## WHAT THE TASK ASKS:
Copy the items word for word, from the line with "How far are" through the end of the items, including both ends. Leave the pictures out of your copy.

## INFORMATION SUPPLIED:
####
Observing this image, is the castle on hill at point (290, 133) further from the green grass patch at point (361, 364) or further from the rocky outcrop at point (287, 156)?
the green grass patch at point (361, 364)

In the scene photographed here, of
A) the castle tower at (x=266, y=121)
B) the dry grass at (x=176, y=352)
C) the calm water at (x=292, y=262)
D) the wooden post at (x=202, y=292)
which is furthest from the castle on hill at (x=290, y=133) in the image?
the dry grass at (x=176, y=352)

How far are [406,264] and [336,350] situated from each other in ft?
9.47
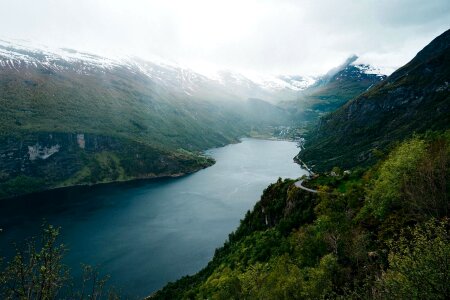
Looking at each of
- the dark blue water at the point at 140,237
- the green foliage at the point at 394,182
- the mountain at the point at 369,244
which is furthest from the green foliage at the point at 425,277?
the dark blue water at the point at 140,237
####
## REPLY TO THE EXERCISE:
How far are [406,264] and [336,350] situated from each other in ft?
9.47
Looking at each of
- the dark blue water at the point at 140,237
- the green foliage at the point at 394,182
- the mountain at the point at 369,244
which is furthest from the green foliage at the point at 425,277?
the dark blue water at the point at 140,237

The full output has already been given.